A cover letter is essentially a marketing ad designed to sell your qualifications to an employer. So where can we go to learn more about what works in a marketing advertisement? We actually get an endless stream of highly refined marketing ads sent right to our mailbox. Yes, we can actually learn something from the junk mail that we get every day. A lot of research goes into crafting the messages in junk mail, so why shouldn't we take advantage of some of this research and put it to some good use?
If you take some time and study your junk mail, you will see several things in common. Don't worry, others have studied it for you so you don't have to worry about doing this yourself. One thing you will notice about junk mail is that the vast majority have some sort of postscript (PS) at the end. This is because research has shown that people will more likely read the PS at the end of a letter than any other part of it. Clearly we can apply this technique to a cover letter.
Now that we know that a cover letter should have a postscript at the end, what should we put in it? Again, we can gain some insights on this by looking at marketing ads. Effective marketing ads always tell the reader what action they should take. Many letters are weak on the "call to action" statement. A cover letter should be specific on the action you want the reader to take. So for your letter, you can briefly reiterate your qualifications and politely request that the reader call you for an interview to further discuss employment opportunities. You can also state that you will follow-up in a few days with a phone call. This will demonstrate that you are motivated and on top of things.
There is one other really simple, yet effective thing we can learn from the marketing experts. Studies have shown that a signature signed with blue ink gets more responses from the reader than any other color. So instead of signing your expertly crafted cover letter with whatever pen you have lying around, you should look for your blue pen to maximize the effectiveness of your message.
Imagine on your next vacation you get to try out any dream job anywhere that you want. Charter fishing boat Captain, Surfing Instructor in Hawaii or Underwater Marine Photographer imagine the possibilities. Think about what a great idea this would be to give it a tryout before you leave your current secure employer. After all how will you really know the real truth about your dream job until you give it a go yourself? For a while when I was younger I had the itch to be a Chef in a fine dining restaurant. That was before I took on a job at a restaurant called Bell’s Farm Steak House a local RI favorite while I was going to college at Bryant.
As I worked my first month as a waiter I had a lot of contact with the kitchen. I could see the tremendous pressure the Chef was under to pump out the food. Dishes had to be perfect, hot and look great all at the same time.
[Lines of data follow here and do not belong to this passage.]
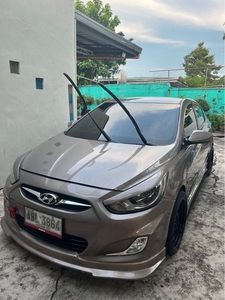 Sell White 2015 Hyundai Accent in Lucena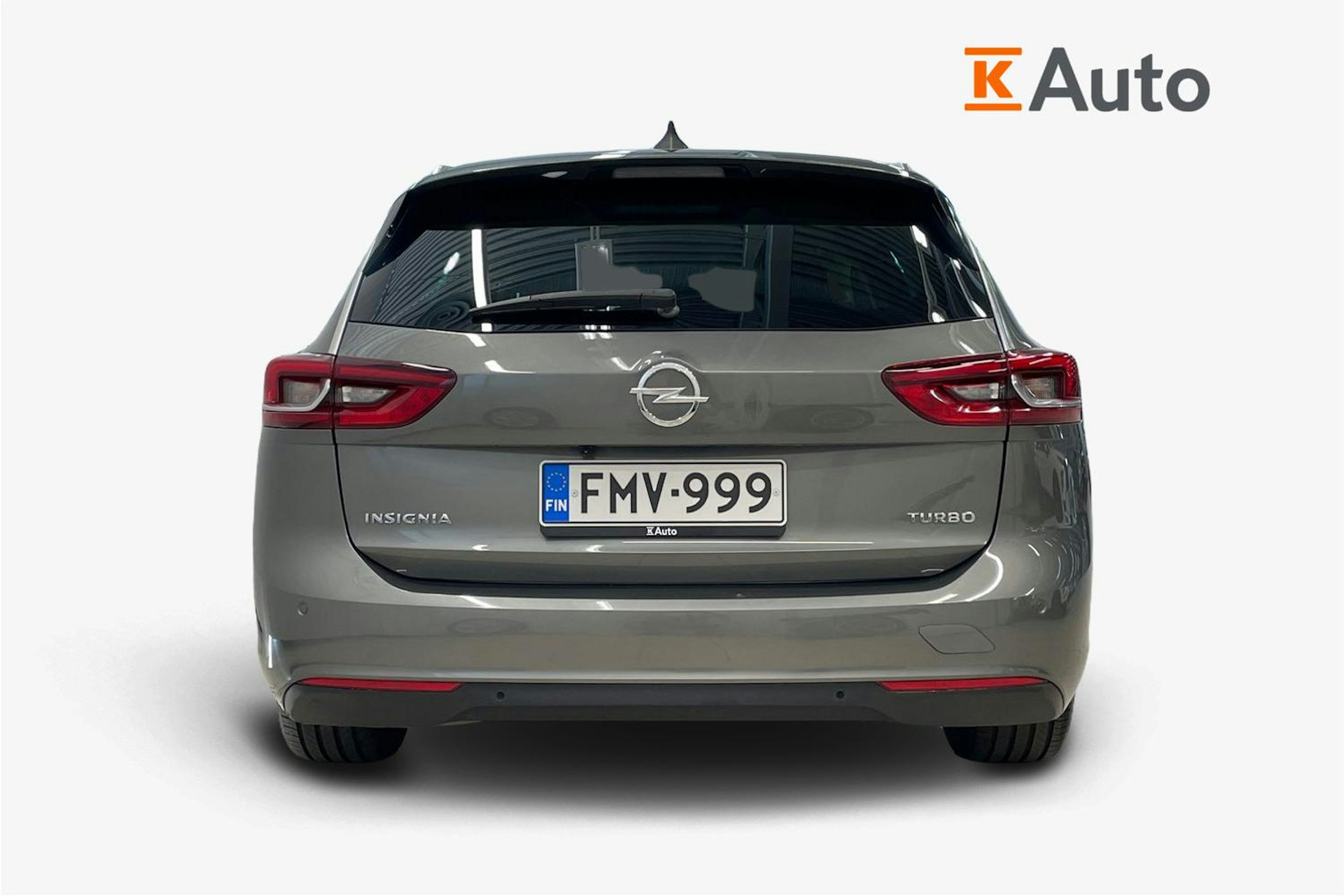 Harmaa Opel Insignia 2018 kuva 3.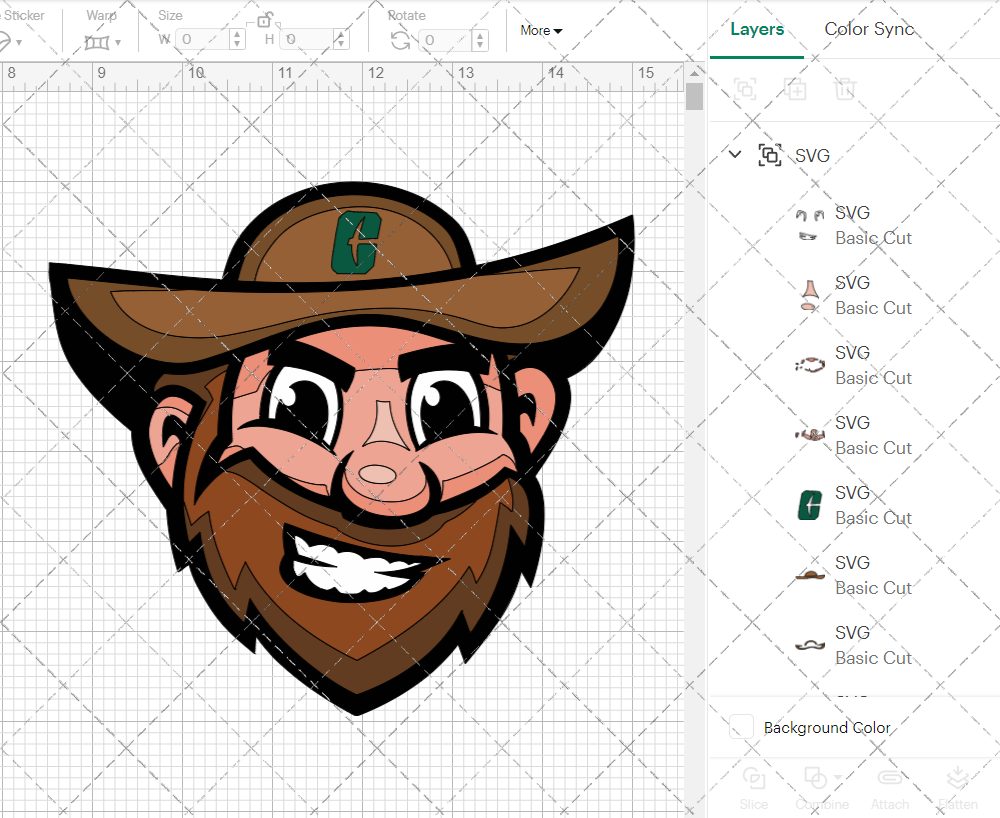 Charlotte 49ers Mascot 2020, Svg, Dxf, Eps, Png - SvgShopArt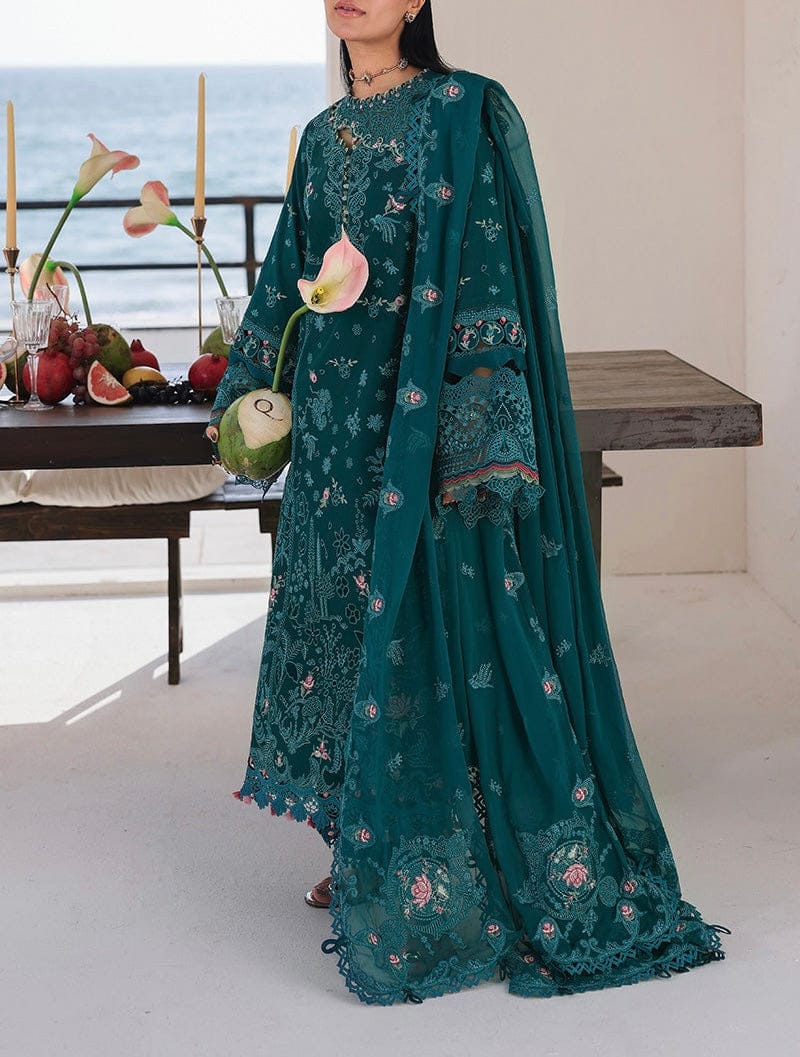 QALAMKAR Lawn Chiffon 2026 Collection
In addition all the diners would generally come in all at once, so the kitchen would get buried with orders shortly after. If that pressure wasn’t enough, the banquet side of the house used the same kitchen and Chef. While working there I learned the real truth about the late night hours, extreme stress and the hot humid working environment you can’t escape from. That one was crossed off my list fast.
So how could you try out any dream job your heart desires? Simple really use a targeted resume with a professional introduction letter (cover letter) offering your services for free in exchange for a mentoring opportunity from your target. In case that first attempt does not work you can offer to exchange any other valuable services or products that might work. If you are an Artist, you might be able to exchange one of your oil paintings you would normally sell anyway. As a final resort you could always offer money too. You could try doing a little background research on your target and find a passion which might induce cooperation. If your would be mentor is a big golfing fan you could send him a weeks free membership certificate to a great golf course.
Even at my former employer Bell’s Farm Steak house in Smithfield, RI it was fairly routine for our Chef Dave to host future Chef candidates from Johnson & Wales University, a local culinary college.
They simply exchanged their free labor for a two week mentoring opportunity from a superb Chef. It helped keep down labor costs, and the better performers in the program where actually hired on. Wouldn’t it be the same with virtually any other profession? My advice is to take one small step towards living your dream right now and write up a great cover letter. Make an outline first with the ultimate goal in mind. If words are not your forte’ you can always hire a writer. Remember researching your target helps increase your success rate.
By the way, I happen to know this works well since this is exactly how I started my mortgage career way back when. Good Luck!